## Task brief
Please repeat only the lines below starting at the line that holds "Bunny rabbit sitting" and ending at the line that holds "Black And White Cat On Lilac", exactly, with both of those lines included and every picture omitted.

## Extracted entries
[Start of section]

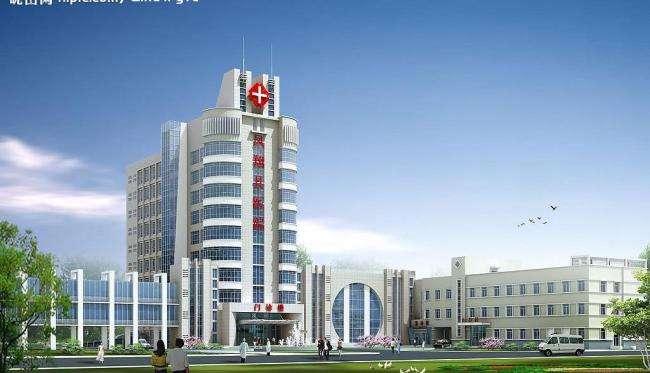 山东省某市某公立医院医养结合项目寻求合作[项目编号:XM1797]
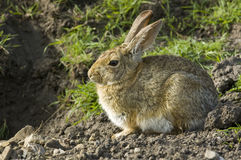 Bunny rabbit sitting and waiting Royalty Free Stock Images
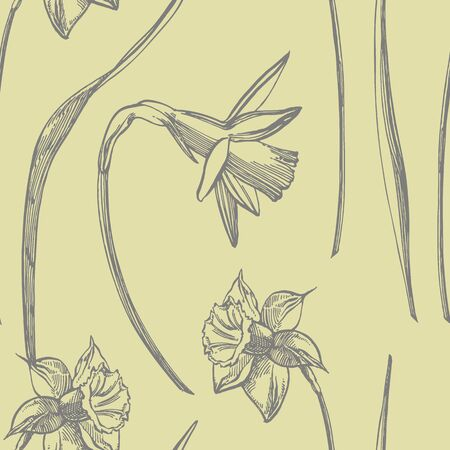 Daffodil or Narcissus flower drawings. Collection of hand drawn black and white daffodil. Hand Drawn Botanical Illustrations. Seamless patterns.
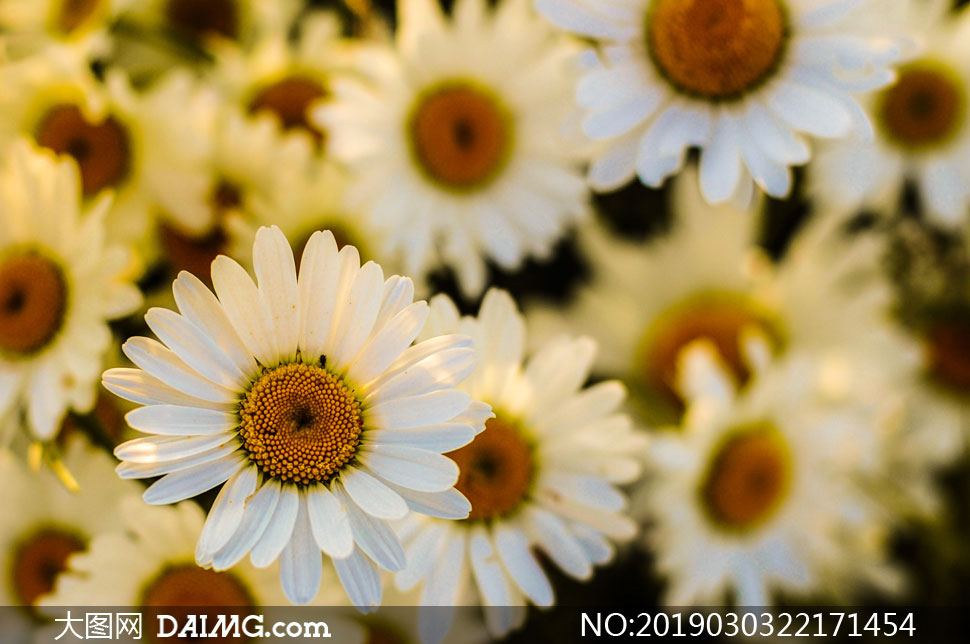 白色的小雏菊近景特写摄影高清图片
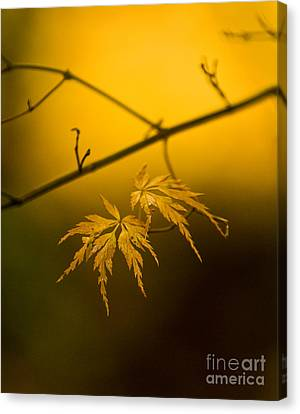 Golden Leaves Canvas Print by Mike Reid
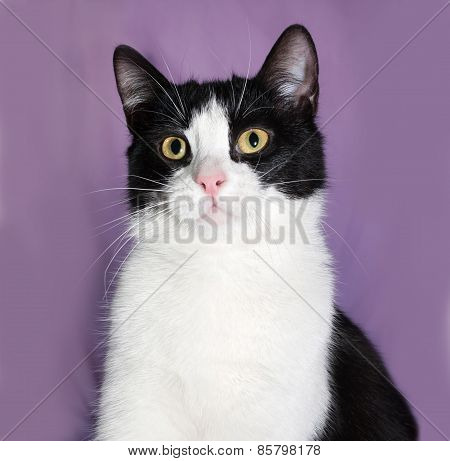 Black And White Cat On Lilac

[End of section]
[Start of section]

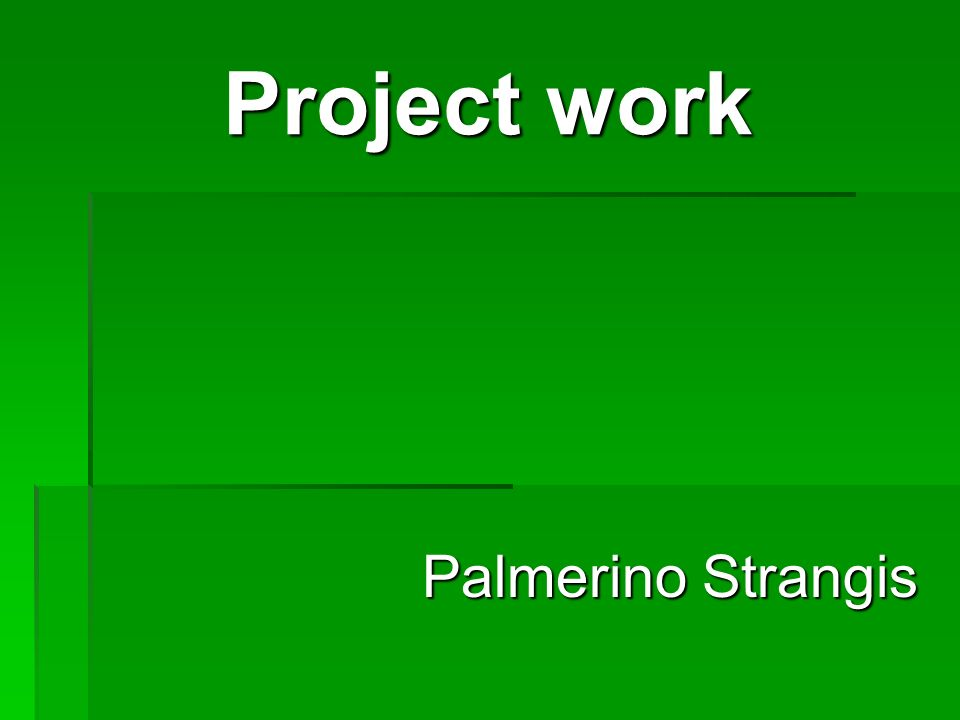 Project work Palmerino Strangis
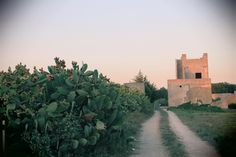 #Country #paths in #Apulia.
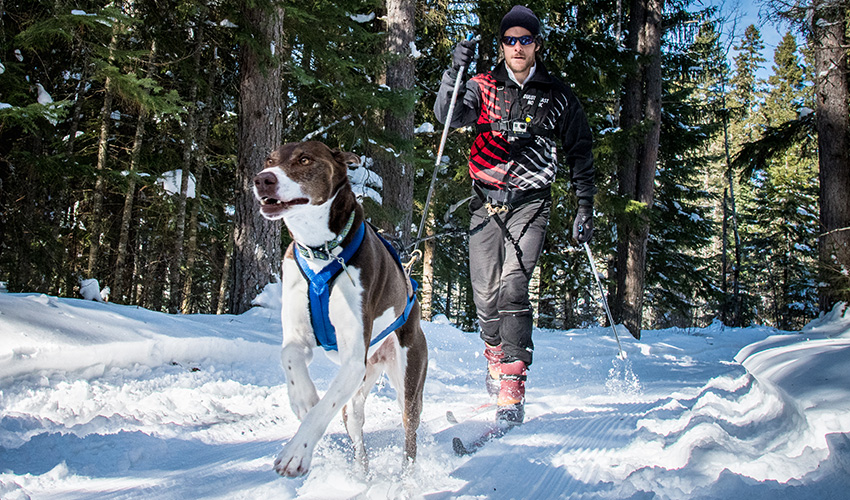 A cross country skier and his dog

[End of section]

## Result of this exercise
 Bunny rabbit sitting and waiting Royalty Free Stock Images
 Daffodil or Narcissus flower drawings. Collection of hand drawn black and white daffodil. Hand Drawn Botanical Illustrations. Seamless patterns.
 白色的小雏菊近景特写摄影高清图片
 Golden Leaves Canvas Print by Mike Reid
 Black And White Cat On Lilac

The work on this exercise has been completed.